▸ ЦЕЛЬ ЗАДАНИЯ: Напишите продолжение приведенного ниже текста о мольеровском «Тартюфе», начиная сразу после его последнего предложения.

▸ ИЗВЛЕЧЕННЫЙ ТЕКСТ:
# # #
Дело в «Тартюфе» идет, очевидно, не столько о лицемерии, не столько даже об иезуитах или янсенистах, сколько о самой набожности, о самой религии. Точнее — об определенных способах религию исповедовать. Свой способ предлагает и Клеант, лицо, также введенное в пьесу позднее в качестве «человека истинно благочестивого». В действии Клеант прямо не участвует, вся его роль сводится к пространным монологам, и его легко можно было бы счесть просто резонерствующим манекеном, если бы не само содержание его речей, для Мольера отнюдь не случайное и не отписочное.
Их суть может быть лучше всего изложена словами анонимного «Письма о комедии „Обманщик“», появившегося две недели спустя после запрещения «Тартюфа» президентом Парижского парламента. «Письмо» было составлено если не при участии Мольера, то с его ведома и одобрения. В нем между прочим говорилось: «Несомненно, что религия — это просто разум, достигший совершенства, во всяком случае, в том, что относится до морали, которую она очищает и возвышает, и что она только рассеивает мрак первородного греха… одним словом, что религия — это всего лишь более совершенный разум». Традиции подобного отношения к религии восходят к ренессансному гуманизму, представленному философами такого склада, как Эразм Роттердамский или Томас Мор. Если католическая Контрреформация была готова к союзу с земной мудростью[7] при условии, что философия останется служанкой теологии, то философы предлагали церкви компромисс на других основаниях: небо должно служить гарантом природного миропорядка и возможностей человеческого разума, религия — гарантом социального порядка, возможностей человеческого общежития. Подобное вытеснение Вседержителя в своего рода почетную резервацию, замена, как выражался Паскаль, непостижно милосердного и непостижно грозного «Бога Авраама, Исаака и Иакова» — справедливым и благожелательным «Богом философов» так или иначе свойственны Монтеню и Гассенди, Декарту и Вольтеру независимо от того, на каком ряде земных ценностей — природно-чувственном ли, рациональном или социальном — они делали особый упор. И те требования, которые Клеант предъявляет истинной набожности: человечность, терпимость, ненавязчивость, в конечном счете, соответствие природному здравому смыслу, подтверждают место Мольера именно в этой преемственной цепи французских мыслителей.
Наиболее деятельная союзница Клеанта, служанка Дорина, словно воплощает то соединение ясного, трезвого ума, живой отзывчивости и бодрой подвижности, которое столь важно для мирочувствия самого Мольера в эти зрелые, вершинные его годы. Ее раздражает «мямля» Мариана, готовая на все: плакать, уйти в монастырь, наложить на себя руки, — только не сделать хоть что-нибудь, пальцем шевельнуть для себя же самой, для собственного счастья. Но, кроме Марианы, все прочие здравомыслящие персонажи «Тартюфа» — Эльмира, Валер, Дамис — сообразно своим понятиям и темпераменту как могут стараются привести дело к благополучному исходу. Счастливую развязку приносят, однако, не их усилия, а неожиданное вмешательство извне — самого августейшего монарха.
# # #
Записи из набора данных
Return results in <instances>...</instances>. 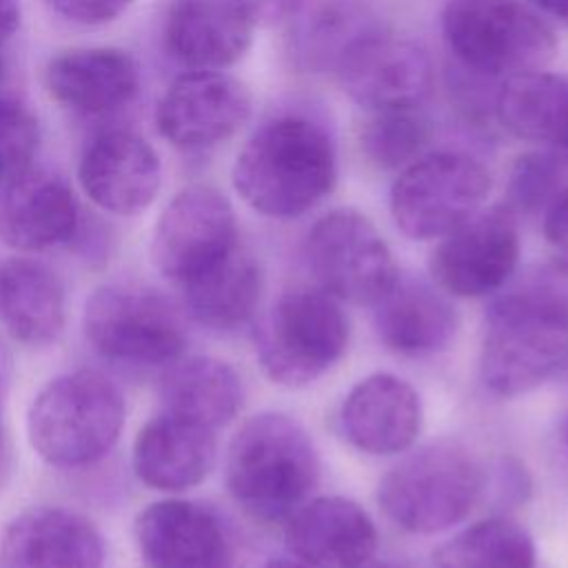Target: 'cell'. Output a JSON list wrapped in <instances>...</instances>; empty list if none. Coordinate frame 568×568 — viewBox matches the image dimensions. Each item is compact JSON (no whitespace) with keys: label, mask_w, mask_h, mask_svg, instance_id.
Masks as SVG:
<instances>
[{"label":"cell","mask_w":568,"mask_h":568,"mask_svg":"<svg viewBox=\"0 0 568 568\" xmlns=\"http://www.w3.org/2000/svg\"><path fill=\"white\" fill-rule=\"evenodd\" d=\"M568 368V277L552 268L521 277L488 313L479 373L495 395H524Z\"/></svg>","instance_id":"cell-1"},{"label":"cell","mask_w":568,"mask_h":568,"mask_svg":"<svg viewBox=\"0 0 568 568\" xmlns=\"http://www.w3.org/2000/svg\"><path fill=\"white\" fill-rule=\"evenodd\" d=\"M337 182V153L328 131L306 115L264 122L233 164V186L257 213L300 217L320 204Z\"/></svg>","instance_id":"cell-2"},{"label":"cell","mask_w":568,"mask_h":568,"mask_svg":"<svg viewBox=\"0 0 568 568\" xmlns=\"http://www.w3.org/2000/svg\"><path fill=\"white\" fill-rule=\"evenodd\" d=\"M320 459L306 428L284 413L248 417L226 453V488L257 521H286L317 486Z\"/></svg>","instance_id":"cell-3"},{"label":"cell","mask_w":568,"mask_h":568,"mask_svg":"<svg viewBox=\"0 0 568 568\" xmlns=\"http://www.w3.org/2000/svg\"><path fill=\"white\" fill-rule=\"evenodd\" d=\"M124 426V399L98 371H73L51 379L31 402L27 437L51 466L80 468L102 459Z\"/></svg>","instance_id":"cell-4"},{"label":"cell","mask_w":568,"mask_h":568,"mask_svg":"<svg viewBox=\"0 0 568 568\" xmlns=\"http://www.w3.org/2000/svg\"><path fill=\"white\" fill-rule=\"evenodd\" d=\"M484 490L479 462L457 442H433L402 457L379 481L377 501L402 530L435 535L464 521Z\"/></svg>","instance_id":"cell-5"},{"label":"cell","mask_w":568,"mask_h":568,"mask_svg":"<svg viewBox=\"0 0 568 568\" xmlns=\"http://www.w3.org/2000/svg\"><path fill=\"white\" fill-rule=\"evenodd\" d=\"M346 346L348 320L322 288L280 293L255 328V355L264 375L288 388L320 379Z\"/></svg>","instance_id":"cell-6"},{"label":"cell","mask_w":568,"mask_h":568,"mask_svg":"<svg viewBox=\"0 0 568 568\" xmlns=\"http://www.w3.org/2000/svg\"><path fill=\"white\" fill-rule=\"evenodd\" d=\"M442 31L459 64L488 78L541 71L557 49L552 29L519 0H448Z\"/></svg>","instance_id":"cell-7"},{"label":"cell","mask_w":568,"mask_h":568,"mask_svg":"<svg viewBox=\"0 0 568 568\" xmlns=\"http://www.w3.org/2000/svg\"><path fill=\"white\" fill-rule=\"evenodd\" d=\"M84 333L109 359L131 364H173L186 348L178 308L142 284H106L84 306Z\"/></svg>","instance_id":"cell-8"},{"label":"cell","mask_w":568,"mask_h":568,"mask_svg":"<svg viewBox=\"0 0 568 568\" xmlns=\"http://www.w3.org/2000/svg\"><path fill=\"white\" fill-rule=\"evenodd\" d=\"M490 191L481 162L457 151L419 155L390 189V215L413 240L444 237L475 215Z\"/></svg>","instance_id":"cell-9"},{"label":"cell","mask_w":568,"mask_h":568,"mask_svg":"<svg viewBox=\"0 0 568 568\" xmlns=\"http://www.w3.org/2000/svg\"><path fill=\"white\" fill-rule=\"evenodd\" d=\"M306 266L324 293L355 304H375L399 277L386 240L353 209L322 215L304 244Z\"/></svg>","instance_id":"cell-10"},{"label":"cell","mask_w":568,"mask_h":568,"mask_svg":"<svg viewBox=\"0 0 568 568\" xmlns=\"http://www.w3.org/2000/svg\"><path fill=\"white\" fill-rule=\"evenodd\" d=\"M237 244L235 213L226 195L193 184L175 193L160 213L151 260L166 280L182 286L224 260Z\"/></svg>","instance_id":"cell-11"},{"label":"cell","mask_w":568,"mask_h":568,"mask_svg":"<svg viewBox=\"0 0 568 568\" xmlns=\"http://www.w3.org/2000/svg\"><path fill=\"white\" fill-rule=\"evenodd\" d=\"M519 262V229L510 206L479 209L448 231L430 255L435 284L455 297H484L508 284Z\"/></svg>","instance_id":"cell-12"},{"label":"cell","mask_w":568,"mask_h":568,"mask_svg":"<svg viewBox=\"0 0 568 568\" xmlns=\"http://www.w3.org/2000/svg\"><path fill=\"white\" fill-rule=\"evenodd\" d=\"M344 93L377 113L417 109L433 91L428 53L397 36L371 31L357 38L335 64Z\"/></svg>","instance_id":"cell-13"},{"label":"cell","mask_w":568,"mask_h":568,"mask_svg":"<svg viewBox=\"0 0 568 568\" xmlns=\"http://www.w3.org/2000/svg\"><path fill=\"white\" fill-rule=\"evenodd\" d=\"M133 532L146 568H240L231 528L206 504L153 501L135 517Z\"/></svg>","instance_id":"cell-14"},{"label":"cell","mask_w":568,"mask_h":568,"mask_svg":"<svg viewBox=\"0 0 568 568\" xmlns=\"http://www.w3.org/2000/svg\"><path fill=\"white\" fill-rule=\"evenodd\" d=\"M251 115L248 89L224 71L178 75L155 109V124L178 149H211L235 135Z\"/></svg>","instance_id":"cell-15"},{"label":"cell","mask_w":568,"mask_h":568,"mask_svg":"<svg viewBox=\"0 0 568 568\" xmlns=\"http://www.w3.org/2000/svg\"><path fill=\"white\" fill-rule=\"evenodd\" d=\"M78 180L93 204L115 215L142 213L162 182L153 146L131 131H104L82 151Z\"/></svg>","instance_id":"cell-16"},{"label":"cell","mask_w":568,"mask_h":568,"mask_svg":"<svg viewBox=\"0 0 568 568\" xmlns=\"http://www.w3.org/2000/svg\"><path fill=\"white\" fill-rule=\"evenodd\" d=\"M284 539L308 568H362L375 555L377 528L357 501L326 495L308 499L286 519Z\"/></svg>","instance_id":"cell-17"},{"label":"cell","mask_w":568,"mask_h":568,"mask_svg":"<svg viewBox=\"0 0 568 568\" xmlns=\"http://www.w3.org/2000/svg\"><path fill=\"white\" fill-rule=\"evenodd\" d=\"M4 568H102L95 526L67 508H31L9 521L0 539Z\"/></svg>","instance_id":"cell-18"},{"label":"cell","mask_w":568,"mask_h":568,"mask_svg":"<svg viewBox=\"0 0 568 568\" xmlns=\"http://www.w3.org/2000/svg\"><path fill=\"white\" fill-rule=\"evenodd\" d=\"M339 426L344 437L362 453H404L422 428L419 395L393 373H373L359 379L344 397Z\"/></svg>","instance_id":"cell-19"},{"label":"cell","mask_w":568,"mask_h":568,"mask_svg":"<svg viewBox=\"0 0 568 568\" xmlns=\"http://www.w3.org/2000/svg\"><path fill=\"white\" fill-rule=\"evenodd\" d=\"M80 224L73 191L55 175L31 171L11 178L0 200V240L22 253L69 242Z\"/></svg>","instance_id":"cell-20"},{"label":"cell","mask_w":568,"mask_h":568,"mask_svg":"<svg viewBox=\"0 0 568 568\" xmlns=\"http://www.w3.org/2000/svg\"><path fill=\"white\" fill-rule=\"evenodd\" d=\"M215 464V430L175 413L149 419L133 442V470L155 490L197 486Z\"/></svg>","instance_id":"cell-21"},{"label":"cell","mask_w":568,"mask_h":568,"mask_svg":"<svg viewBox=\"0 0 568 568\" xmlns=\"http://www.w3.org/2000/svg\"><path fill=\"white\" fill-rule=\"evenodd\" d=\"M253 22L235 0H175L164 22L169 53L189 69L222 71L251 47Z\"/></svg>","instance_id":"cell-22"},{"label":"cell","mask_w":568,"mask_h":568,"mask_svg":"<svg viewBox=\"0 0 568 568\" xmlns=\"http://www.w3.org/2000/svg\"><path fill=\"white\" fill-rule=\"evenodd\" d=\"M44 82L53 100L84 115H102L126 106L140 89V67L122 49L91 47L55 55Z\"/></svg>","instance_id":"cell-23"},{"label":"cell","mask_w":568,"mask_h":568,"mask_svg":"<svg viewBox=\"0 0 568 568\" xmlns=\"http://www.w3.org/2000/svg\"><path fill=\"white\" fill-rule=\"evenodd\" d=\"M373 306L379 339L390 351L410 357L444 351L459 326L457 311L448 297L422 280L399 275Z\"/></svg>","instance_id":"cell-24"},{"label":"cell","mask_w":568,"mask_h":568,"mask_svg":"<svg viewBox=\"0 0 568 568\" xmlns=\"http://www.w3.org/2000/svg\"><path fill=\"white\" fill-rule=\"evenodd\" d=\"M0 324L27 346H47L64 328V288L42 262L11 257L0 262Z\"/></svg>","instance_id":"cell-25"},{"label":"cell","mask_w":568,"mask_h":568,"mask_svg":"<svg viewBox=\"0 0 568 568\" xmlns=\"http://www.w3.org/2000/svg\"><path fill=\"white\" fill-rule=\"evenodd\" d=\"M184 306L191 317L215 331L246 324L262 295V268L251 251L237 244L224 260L182 284Z\"/></svg>","instance_id":"cell-26"},{"label":"cell","mask_w":568,"mask_h":568,"mask_svg":"<svg viewBox=\"0 0 568 568\" xmlns=\"http://www.w3.org/2000/svg\"><path fill=\"white\" fill-rule=\"evenodd\" d=\"M164 410L200 422L209 428L229 424L242 408L244 386L237 371L209 355L175 359L162 375Z\"/></svg>","instance_id":"cell-27"},{"label":"cell","mask_w":568,"mask_h":568,"mask_svg":"<svg viewBox=\"0 0 568 568\" xmlns=\"http://www.w3.org/2000/svg\"><path fill=\"white\" fill-rule=\"evenodd\" d=\"M497 118L513 135L568 155V75L530 71L504 82Z\"/></svg>","instance_id":"cell-28"},{"label":"cell","mask_w":568,"mask_h":568,"mask_svg":"<svg viewBox=\"0 0 568 568\" xmlns=\"http://www.w3.org/2000/svg\"><path fill=\"white\" fill-rule=\"evenodd\" d=\"M433 559L435 568H535L537 552L526 528L490 517L453 535Z\"/></svg>","instance_id":"cell-29"},{"label":"cell","mask_w":568,"mask_h":568,"mask_svg":"<svg viewBox=\"0 0 568 568\" xmlns=\"http://www.w3.org/2000/svg\"><path fill=\"white\" fill-rule=\"evenodd\" d=\"M371 31L375 29L366 22V7L357 0H320L295 29V55L311 69L335 67L339 55Z\"/></svg>","instance_id":"cell-30"},{"label":"cell","mask_w":568,"mask_h":568,"mask_svg":"<svg viewBox=\"0 0 568 568\" xmlns=\"http://www.w3.org/2000/svg\"><path fill=\"white\" fill-rule=\"evenodd\" d=\"M430 124L417 109L377 111L362 129V151L379 169H404L424 155Z\"/></svg>","instance_id":"cell-31"},{"label":"cell","mask_w":568,"mask_h":568,"mask_svg":"<svg viewBox=\"0 0 568 568\" xmlns=\"http://www.w3.org/2000/svg\"><path fill=\"white\" fill-rule=\"evenodd\" d=\"M566 184L568 155H557L548 151L521 155L510 171L508 206L521 213H544Z\"/></svg>","instance_id":"cell-32"},{"label":"cell","mask_w":568,"mask_h":568,"mask_svg":"<svg viewBox=\"0 0 568 568\" xmlns=\"http://www.w3.org/2000/svg\"><path fill=\"white\" fill-rule=\"evenodd\" d=\"M38 149V122L18 100L0 93V180H11L31 166Z\"/></svg>","instance_id":"cell-33"},{"label":"cell","mask_w":568,"mask_h":568,"mask_svg":"<svg viewBox=\"0 0 568 568\" xmlns=\"http://www.w3.org/2000/svg\"><path fill=\"white\" fill-rule=\"evenodd\" d=\"M544 237L552 257V268L568 277V184L544 211Z\"/></svg>","instance_id":"cell-34"},{"label":"cell","mask_w":568,"mask_h":568,"mask_svg":"<svg viewBox=\"0 0 568 568\" xmlns=\"http://www.w3.org/2000/svg\"><path fill=\"white\" fill-rule=\"evenodd\" d=\"M133 0H47V4L75 24H106L115 20Z\"/></svg>","instance_id":"cell-35"},{"label":"cell","mask_w":568,"mask_h":568,"mask_svg":"<svg viewBox=\"0 0 568 568\" xmlns=\"http://www.w3.org/2000/svg\"><path fill=\"white\" fill-rule=\"evenodd\" d=\"M253 24H277L295 18L306 0H235Z\"/></svg>","instance_id":"cell-36"},{"label":"cell","mask_w":568,"mask_h":568,"mask_svg":"<svg viewBox=\"0 0 568 568\" xmlns=\"http://www.w3.org/2000/svg\"><path fill=\"white\" fill-rule=\"evenodd\" d=\"M20 22L18 0H0V51L11 40Z\"/></svg>","instance_id":"cell-37"},{"label":"cell","mask_w":568,"mask_h":568,"mask_svg":"<svg viewBox=\"0 0 568 568\" xmlns=\"http://www.w3.org/2000/svg\"><path fill=\"white\" fill-rule=\"evenodd\" d=\"M537 4L559 22L568 24V0H537Z\"/></svg>","instance_id":"cell-38"},{"label":"cell","mask_w":568,"mask_h":568,"mask_svg":"<svg viewBox=\"0 0 568 568\" xmlns=\"http://www.w3.org/2000/svg\"><path fill=\"white\" fill-rule=\"evenodd\" d=\"M260 568H308V566L297 559H271V561L262 564Z\"/></svg>","instance_id":"cell-39"},{"label":"cell","mask_w":568,"mask_h":568,"mask_svg":"<svg viewBox=\"0 0 568 568\" xmlns=\"http://www.w3.org/2000/svg\"><path fill=\"white\" fill-rule=\"evenodd\" d=\"M0 371H2V357H0ZM7 466V439H4V428H2V419H0V475Z\"/></svg>","instance_id":"cell-40"},{"label":"cell","mask_w":568,"mask_h":568,"mask_svg":"<svg viewBox=\"0 0 568 568\" xmlns=\"http://www.w3.org/2000/svg\"><path fill=\"white\" fill-rule=\"evenodd\" d=\"M362 568H397V566L386 564V561H366Z\"/></svg>","instance_id":"cell-41"},{"label":"cell","mask_w":568,"mask_h":568,"mask_svg":"<svg viewBox=\"0 0 568 568\" xmlns=\"http://www.w3.org/2000/svg\"><path fill=\"white\" fill-rule=\"evenodd\" d=\"M566 442H568V426H566Z\"/></svg>","instance_id":"cell-42"}]
</instances>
# # #
▸ ПИСЬМЕННЫЙ ОТВЕТ:
Мольеровские развязки были еще со дней спора об «Уроке женам» поводом для насмешек у его современников, для горестных вздохов у позднейших почитателей, настолько слабо они во многих случаях скреплены со всем ходом действия, так искусственно возникают в последнюю минуту какие-то волшебно благоприятные обстоятельства. Как раз для развязки «Тартюфа», впрочем, оправдания находятся, ее не явная, а внутренняя, содержательная обусловленность для пьесы достаточно очевидна. Королевская власть и на деле была той единственной силой, что могла противостоять церкви и святошам, а Людовик XIV в те годы был до какой-то степени склонен это противостояние поддерживать. Так что тут Мольер изобразил событие, которого, может быть, и не было в действительности, но которое вполне могло произойти.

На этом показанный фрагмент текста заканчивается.